TCD Researchers Bridge Gap between ‘Cloud Computing’ and ‘Grid’ Technologies
Posted on: 02 August 2011
Trinity College researchers based at the School of Computer Science and Statistics who are involved in a collaborative project called StratusLab have produced new software to bridge the gap between ‘grid’ and ‘cloud computing’ infrastructures. Working in collaboration with five European partners, the TCD team, led by Research Fellow Dr David O’Callaghan, have been responsible for developing the StratusLab Marketplace, a registry of virtual machine or disk images which can be deployed on a StratusLab cloud.
StratusLab is an Internet-based software project that aims to enhance distributed computing infrastructures, such as the European Grid Infrastructure (EGI), that allow research and higher education institutes around the world to pool computing resources. The project is funded through the European Framework Programme 7 (EU-FP7).
Computer grids are widely used by researchers in many scientific fields, enabling them to collaborate on research projects such as the Large Hadron Collider experiments at CERN, or the search for new drugs to tackle malaria and other diseases. Cloud computing provides a way for organisations to access computing capacity without investing directly in new infrastructure, creating virtual machines which run on the resources of other organisations. The linking of grid and cloud technologies will make the grid easier to manage, and will allow grids to tap into commercial cloud services to meet peak demands, resulting in major benefits for European academic research.
Lead developer of the StratusLab Marketplace, Research Fellow at TCD’s School of Computer Science and Statistics, Dr Stuart Kenny commented: “Clouds use ‘machine images’, which are like virtual hard disks, to boot up ‘virtual machines’ where applications and services can run. The Marketplace aims to encourage users to share and reuse existing images rather than creating them from scratch.” Such sharing has the potential to significantly reduce the time and investment required for new users to begin using cloud infrastructures.
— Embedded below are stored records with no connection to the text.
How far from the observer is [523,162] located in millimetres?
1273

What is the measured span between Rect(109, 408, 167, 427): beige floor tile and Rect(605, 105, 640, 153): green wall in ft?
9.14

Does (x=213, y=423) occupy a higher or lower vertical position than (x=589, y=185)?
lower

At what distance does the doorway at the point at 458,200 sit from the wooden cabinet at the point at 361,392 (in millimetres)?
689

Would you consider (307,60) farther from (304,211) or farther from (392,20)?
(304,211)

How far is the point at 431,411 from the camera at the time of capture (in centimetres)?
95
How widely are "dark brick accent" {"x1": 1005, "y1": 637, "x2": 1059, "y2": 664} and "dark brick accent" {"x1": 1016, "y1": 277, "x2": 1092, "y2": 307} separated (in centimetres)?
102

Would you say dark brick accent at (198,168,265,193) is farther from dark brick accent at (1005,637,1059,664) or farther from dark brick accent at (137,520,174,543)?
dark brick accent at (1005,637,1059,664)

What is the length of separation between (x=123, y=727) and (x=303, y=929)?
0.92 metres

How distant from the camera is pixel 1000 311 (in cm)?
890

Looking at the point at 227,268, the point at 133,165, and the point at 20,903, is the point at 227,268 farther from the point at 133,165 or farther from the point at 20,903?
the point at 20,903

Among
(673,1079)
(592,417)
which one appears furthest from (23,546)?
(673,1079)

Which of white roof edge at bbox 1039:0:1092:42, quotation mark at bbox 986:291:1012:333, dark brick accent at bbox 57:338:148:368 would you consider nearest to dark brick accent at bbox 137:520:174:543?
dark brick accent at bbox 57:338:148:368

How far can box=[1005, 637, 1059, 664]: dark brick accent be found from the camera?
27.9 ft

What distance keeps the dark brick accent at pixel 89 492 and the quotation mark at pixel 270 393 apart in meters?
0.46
The StratusLab Marketplace stores metadata descriptions of virtual machine and disk images, and allows users to search for particular images that suit their requirements before downloading and deploying them directly to their local StratusLab installation. Base images for a number of operating systems are already available, along with images for grid machines and biomedical user community images. These were created both by the StratusLab project, and by user communities interested in sharing their images with their members and with members of other user communities. The project encourages user communities to try out the images and upload metadata descriptions of their own images to the Marketplace.
By using the StratusLab Marketplace to source images, users and site administrators can have confidence in the shared images they deploy. Metadata descriptions are cryptographically signed by their creators, and users can also endorse particular images with their own signature, telling others that they trust the image and its creator. This also allows system administrators to define policies for trusting images created or endorsed by particular users or communities, affording them more control over what third party virtual machines users run on their resources. Storage of the images themselves is left to the image owner, which allows them to restrict access to their images if desired.
The StratusLab project consists of numerous collaborators from six European research institutions. A website can be accessed via the following address: www.stratuslab.eu. The project is partially funded by the European Commission through the Grant Agreement RI-261552.